Improper Admission to Secured Unit
Summary
The facility failed to ensure that a resident met the criteria to be admitted to and reside on the secured unit. This deficiency involved a resident who was admitted with multiple diagnoses, including anoxic brain damage, traumatic brain injury, and bipolar disorder, among others. The resident was severely cognitively impaired and required substantial assistance for daily activities. Despite being assessed as low risk for elopement and having no documented behaviors of wandering or exit-seeking, the resident was placed in the secured unit without documented justification.
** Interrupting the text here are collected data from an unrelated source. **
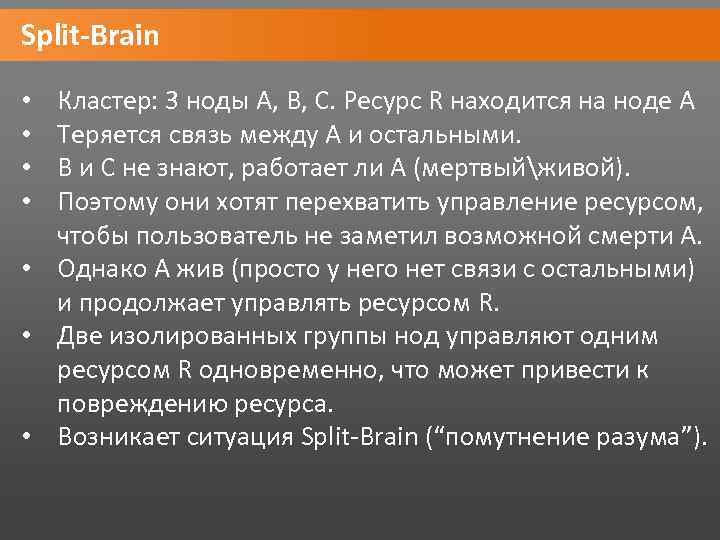 Split-Brain

• Кластер: 3 ноды A, B, C. Ресурс R находится на ноде A
• Теряется связь между A и остальными.
• B и C не знают, работает ли A (мертвый\живой).
• Поэтому они хотят перехватить управление ресурсом, чтобы пользователь не заметил возможной смерти A.
• Однако A жив (просто у него нет связи с остальными) и продолжает управлять ресурсом R.
• Две изолированных группы нод управляют одним ресурсом R одновременно, что может привести к повреждению ресурса.
• Возникает ситуация Split-Brain (“помутнение разума”).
The decision to place the resident in the secured unit was made by the Admissions Coordinator, who lacked medical training and was unaware of specific guidelines for admission to the secured unit. The resident's parent was initially assured that the facility could address the resident's needs and provide therapy and socialization with peers of similar age. However, upon admission, the resident was placed in the secured unit due to a lack of available rooms and the Admissions Coordinator's belief that the resident would receive more attention there due to a seizure disorder. The Medical Director stated that the secured unit was intended for residents who were a threat to leave the facility or had dementia, and that placement should be determined on a case-by-case basis. The facility's policy for the secured unit emphasized providing a safe environment and preventing accidents related to wandering and elopement, with evaluations conducted as part of the preadmission process and upon changes in residents' conditions or functionality.